What began as an introduction like this: Hi, I’m Amanda. I’m in marketing. I’m a copywriter. No, not like copyrights, think of any writing for the web. I heard about this online and was curious.

Hardly a true conversation starter among the glass-ceiling-shatterers. It felt passive, insecure, and didn’t fit in this place I so clearly belonged in, particularly the reason for my attendance fresh off my rappel.

So I changed my narrative and led with a different word:

Hi, I’m Amanda. I’m a copywriter and a mental health advocate, especially for those in the addiction and recovery communities. I work to end the stigma and to shed light on the epidemic because that’s the first step to long-lasting success. I hope to show people…

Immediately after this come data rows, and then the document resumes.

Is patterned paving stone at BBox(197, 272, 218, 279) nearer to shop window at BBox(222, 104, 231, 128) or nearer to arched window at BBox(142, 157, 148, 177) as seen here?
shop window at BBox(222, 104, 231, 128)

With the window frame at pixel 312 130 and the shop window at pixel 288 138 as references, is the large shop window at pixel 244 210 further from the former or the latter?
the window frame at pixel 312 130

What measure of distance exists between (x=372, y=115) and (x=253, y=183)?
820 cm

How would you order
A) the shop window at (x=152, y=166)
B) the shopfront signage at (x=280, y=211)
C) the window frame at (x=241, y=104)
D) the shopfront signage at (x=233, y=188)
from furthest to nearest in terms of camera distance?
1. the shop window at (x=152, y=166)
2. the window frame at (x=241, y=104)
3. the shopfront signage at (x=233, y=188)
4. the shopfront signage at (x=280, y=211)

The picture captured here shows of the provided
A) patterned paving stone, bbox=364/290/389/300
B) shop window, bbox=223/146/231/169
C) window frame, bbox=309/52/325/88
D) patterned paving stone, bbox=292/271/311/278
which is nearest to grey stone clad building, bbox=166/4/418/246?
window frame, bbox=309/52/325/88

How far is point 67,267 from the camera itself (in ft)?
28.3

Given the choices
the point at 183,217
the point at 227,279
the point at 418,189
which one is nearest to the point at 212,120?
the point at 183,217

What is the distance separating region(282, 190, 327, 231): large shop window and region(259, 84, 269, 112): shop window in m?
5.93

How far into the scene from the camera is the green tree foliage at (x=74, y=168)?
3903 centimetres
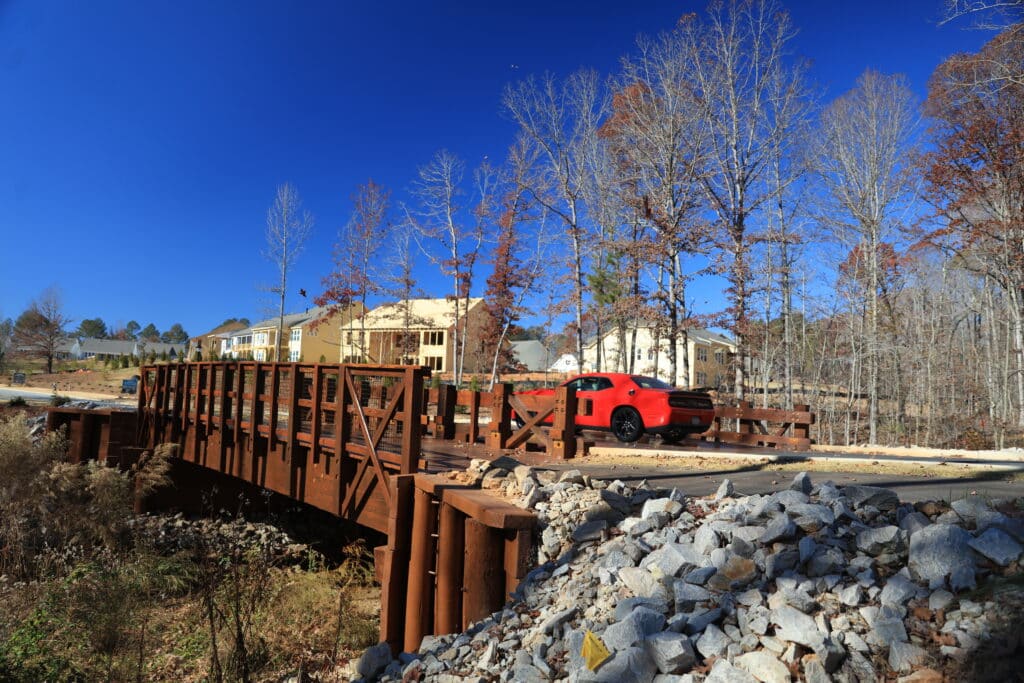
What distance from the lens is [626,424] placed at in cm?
1176

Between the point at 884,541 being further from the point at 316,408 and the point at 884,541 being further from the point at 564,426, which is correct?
the point at 316,408

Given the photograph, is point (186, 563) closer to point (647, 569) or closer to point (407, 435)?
point (407, 435)

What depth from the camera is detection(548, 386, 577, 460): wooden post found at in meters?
9.79

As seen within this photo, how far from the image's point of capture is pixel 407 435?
305 inches

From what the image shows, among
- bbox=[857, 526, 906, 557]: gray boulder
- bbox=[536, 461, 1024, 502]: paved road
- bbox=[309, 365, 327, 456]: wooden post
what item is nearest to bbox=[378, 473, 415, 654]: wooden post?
bbox=[536, 461, 1024, 502]: paved road

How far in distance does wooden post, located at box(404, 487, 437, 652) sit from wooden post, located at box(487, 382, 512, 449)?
134 inches

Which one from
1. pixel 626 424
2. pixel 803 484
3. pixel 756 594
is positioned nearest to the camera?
pixel 756 594

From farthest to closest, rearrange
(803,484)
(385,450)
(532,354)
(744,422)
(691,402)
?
(532,354), (744,422), (691,402), (385,450), (803,484)

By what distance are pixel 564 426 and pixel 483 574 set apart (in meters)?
4.26

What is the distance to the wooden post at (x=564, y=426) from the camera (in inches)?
385

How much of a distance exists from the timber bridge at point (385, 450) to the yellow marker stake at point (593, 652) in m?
1.61

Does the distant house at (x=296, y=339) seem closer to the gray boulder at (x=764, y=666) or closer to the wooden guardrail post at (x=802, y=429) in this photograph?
the wooden guardrail post at (x=802, y=429)

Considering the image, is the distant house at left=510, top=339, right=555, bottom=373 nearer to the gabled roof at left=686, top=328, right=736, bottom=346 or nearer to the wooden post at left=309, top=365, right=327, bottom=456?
the gabled roof at left=686, top=328, right=736, bottom=346

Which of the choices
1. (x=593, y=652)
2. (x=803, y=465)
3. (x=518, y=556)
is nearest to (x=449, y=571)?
(x=518, y=556)
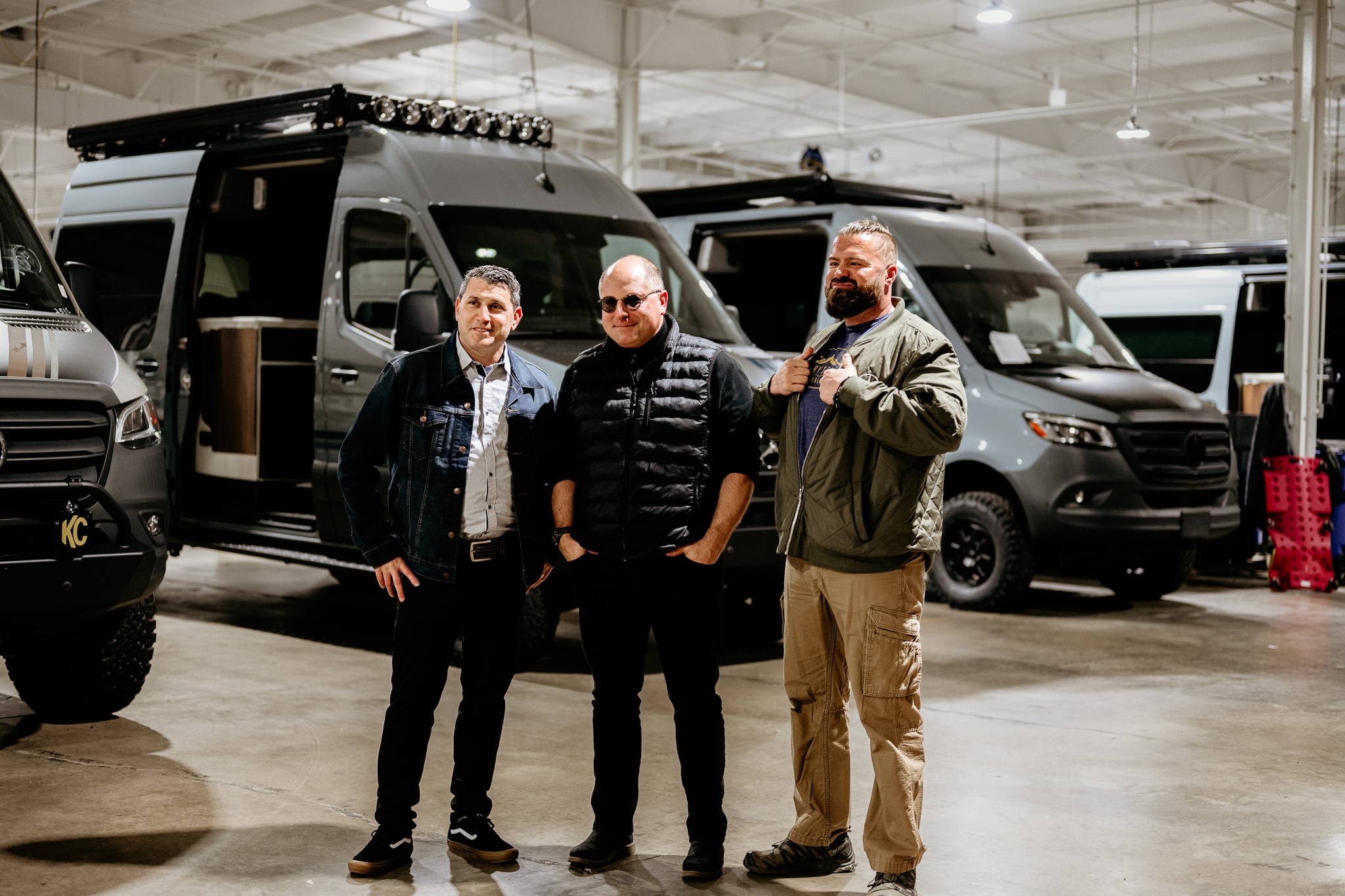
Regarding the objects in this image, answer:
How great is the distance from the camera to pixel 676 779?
4.94m

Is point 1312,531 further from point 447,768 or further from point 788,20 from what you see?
point 788,20

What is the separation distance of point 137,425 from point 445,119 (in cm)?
266

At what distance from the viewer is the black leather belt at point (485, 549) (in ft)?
13.1

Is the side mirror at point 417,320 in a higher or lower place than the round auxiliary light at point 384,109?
lower

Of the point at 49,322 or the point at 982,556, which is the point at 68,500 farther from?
the point at 982,556

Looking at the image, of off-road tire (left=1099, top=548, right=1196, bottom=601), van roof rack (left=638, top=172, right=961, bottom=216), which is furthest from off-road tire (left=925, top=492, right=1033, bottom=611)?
van roof rack (left=638, top=172, right=961, bottom=216)

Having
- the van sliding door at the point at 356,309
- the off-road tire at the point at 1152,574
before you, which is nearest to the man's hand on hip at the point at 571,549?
the van sliding door at the point at 356,309

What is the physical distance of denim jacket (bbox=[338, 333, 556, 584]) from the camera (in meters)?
4.00

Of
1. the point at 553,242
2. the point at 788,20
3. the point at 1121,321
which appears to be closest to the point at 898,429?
the point at 553,242

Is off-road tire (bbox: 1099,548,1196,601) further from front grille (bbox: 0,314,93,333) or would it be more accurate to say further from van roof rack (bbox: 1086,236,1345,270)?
front grille (bbox: 0,314,93,333)

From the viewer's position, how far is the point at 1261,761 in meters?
5.32

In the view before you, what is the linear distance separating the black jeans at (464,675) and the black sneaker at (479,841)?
3 centimetres

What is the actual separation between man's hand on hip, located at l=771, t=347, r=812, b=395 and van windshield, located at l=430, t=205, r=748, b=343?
2.94 m

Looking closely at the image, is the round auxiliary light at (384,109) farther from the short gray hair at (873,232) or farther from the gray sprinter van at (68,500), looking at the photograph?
the short gray hair at (873,232)
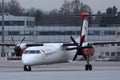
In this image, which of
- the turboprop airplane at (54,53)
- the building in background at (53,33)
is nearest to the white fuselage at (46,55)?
the turboprop airplane at (54,53)

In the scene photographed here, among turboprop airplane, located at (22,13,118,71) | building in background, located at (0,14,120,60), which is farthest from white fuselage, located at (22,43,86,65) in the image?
building in background, located at (0,14,120,60)

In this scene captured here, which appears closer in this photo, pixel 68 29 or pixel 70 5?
pixel 68 29

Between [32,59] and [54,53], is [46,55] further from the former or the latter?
[32,59]

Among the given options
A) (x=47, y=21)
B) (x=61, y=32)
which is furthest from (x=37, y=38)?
(x=47, y=21)

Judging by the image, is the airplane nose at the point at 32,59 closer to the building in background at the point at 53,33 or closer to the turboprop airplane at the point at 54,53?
the turboprop airplane at the point at 54,53

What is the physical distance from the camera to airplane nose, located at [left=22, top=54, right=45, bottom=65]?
152ft

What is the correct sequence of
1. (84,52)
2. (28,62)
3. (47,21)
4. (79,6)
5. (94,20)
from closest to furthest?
1. (28,62)
2. (84,52)
3. (47,21)
4. (94,20)
5. (79,6)

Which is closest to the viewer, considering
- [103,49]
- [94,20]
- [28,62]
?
[28,62]

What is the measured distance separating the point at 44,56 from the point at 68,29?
2281 inches

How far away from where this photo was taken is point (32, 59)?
4666cm

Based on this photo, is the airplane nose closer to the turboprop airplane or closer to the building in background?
the turboprop airplane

Ahhh that’s more like it. This adjusted introduction felt active, committed, and asserting my place among the other movers and shakers. And, they wanted to hear more!

Moreover, the word advocate felt true of me beyond my profession (how French!), as if by stepping into this word, I felt more fully communicated. This wasn’t just a part of my life, a piece of clothing worn for certain occasions and then removed.

Like daughter, sister, Christ follower, friend, and someday hopefully, wife and mother, this was something that I could never remove or put down, and best of all, it was about more than just me.

An advocate is “a person who publicly supports or recommends a particular cause or policy; a person who pleads on someone else’s behalf; a pleader in a court of law; a lawyer.”

To me, an advocate goes where others cannot or most don’t want to and she speaks on behalf of those who aren’t able. They’re interceders in prayer and practice. Sometimes they’re defenders; sometimes they’re shoulders for tears. Sometimes they’re teachers and managers; sometimes they’re listeners and servants. They defend the oppressed (Isaiah 1:17), have regard for the weak (Psalm 41:1), carry each other’s burdens (Galatians 6:2), and administer true justice and show mercy and compassion to one another (Zechariah 7:9).

Separate of that, I have NO IDEA what this will tangibly look like moving forward for me. But I’m grateful for the word, the personal clarity and curiosity that comes with it, and that I’ve got quite the example:

“My little children, I am writing these things to you so that you may not sin and if anyone sins, we have an Advocate with the Father, Jesus Christ the righteous; and He Himself is the propitiation for our sins; and not for ours only, but also for those of the whole world.” – 1 John 2:1-2

Is there a word that identifies you? A marker to stake deep into the soil of your life or one that’s simply bouncing around your head?